[Exercise data]
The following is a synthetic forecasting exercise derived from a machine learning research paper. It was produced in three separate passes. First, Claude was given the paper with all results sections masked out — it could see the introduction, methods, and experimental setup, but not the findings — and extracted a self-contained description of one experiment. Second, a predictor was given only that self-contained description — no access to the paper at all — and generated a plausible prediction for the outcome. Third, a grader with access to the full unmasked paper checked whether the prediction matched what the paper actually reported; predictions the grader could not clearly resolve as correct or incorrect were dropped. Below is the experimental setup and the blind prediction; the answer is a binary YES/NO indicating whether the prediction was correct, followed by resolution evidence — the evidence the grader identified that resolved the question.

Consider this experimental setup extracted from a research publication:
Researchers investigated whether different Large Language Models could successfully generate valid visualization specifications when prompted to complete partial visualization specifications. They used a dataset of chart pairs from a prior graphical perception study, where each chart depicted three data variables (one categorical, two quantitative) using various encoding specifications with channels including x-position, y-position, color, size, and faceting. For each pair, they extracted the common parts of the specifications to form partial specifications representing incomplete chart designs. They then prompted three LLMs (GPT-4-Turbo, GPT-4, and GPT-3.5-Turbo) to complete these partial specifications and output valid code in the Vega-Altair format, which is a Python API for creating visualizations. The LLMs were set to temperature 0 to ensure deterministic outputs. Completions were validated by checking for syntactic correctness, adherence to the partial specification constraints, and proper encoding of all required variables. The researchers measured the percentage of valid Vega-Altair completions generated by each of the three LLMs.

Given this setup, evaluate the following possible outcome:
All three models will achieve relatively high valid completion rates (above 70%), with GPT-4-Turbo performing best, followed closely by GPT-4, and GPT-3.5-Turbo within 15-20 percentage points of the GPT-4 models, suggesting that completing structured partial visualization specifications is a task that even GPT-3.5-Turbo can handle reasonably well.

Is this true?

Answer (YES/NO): NO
[/Exercise data]
*Work item*.
The records above need copying again. Keep each word as it is.

*Finished task*.
The following is a synthetic forecasting exercise derived from a machine learning research paper. It was produced in three separate passes. First, Claude was given the paper with all results sections masked out — it could see the introduction, methods, and experimental setup, but not the findings — and extracted a self-contained description of one experiment. Second, a predictor was given only that self-contained description — no access to the paper at all — and generated a plausible prediction for the outcome. Third, a grader with access to the full unmasked paper checked whether the prediction matched what the paper actually reported; predictions the grader could not clearly resolve as correct or incorrect were dropped. Below is the experimental setup and the blind prediction; the answer is a binary YES/NO indicating whether the prediction was correct, followed by resolution evidence — the evidence the grader identified that resolved the question.

Consider this experimental setup extracted from a research publication:
Researchers investigated whether different Large Language Models could successfully generate valid visualization specifications when prompted to complete partial visualization specifications. They used a dataset of chart pairs from a prior graphical perception study, where each chart depicted three data variables (one categorical, two quantitative) using various encoding specifications with channels including x-position, y-position, color, size, and faceting. For each pair, they extracted the common parts of the specifications to form partial specifications representing incomplete chart designs. They then prompted three LLMs (GPT-4-Turbo, GPT-4, and GPT-3.5-Turbo) to complete these partial specifications and output valid code in the Vega-Altair format, which is a Python API for creating visualizations. The LLMs were set to temperature 0 to ensure deterministic outputs. Completions were validated by checking for syntactic correctness, adherence to the partial specification constraints, and proper encoding of all required variables. The researchers measured the percentage of valid Vega-Altair completions generated by each of the three LLMs.

Given this setup, evaluate the following possible outcome:
All three models will achieve relatively high valid completion rates (above 70%), with GPT-4-Turbo performing best, followed closely by GPT-4, and GPT-3.5-Turbo within 15-20 percentage points of the GPT-4 models, suggesting that completing structured partial visualization specifications is a task that even GPT-3.5-Turbo can handle reasonably well.

Is this true?

Answer (YES/NO): NO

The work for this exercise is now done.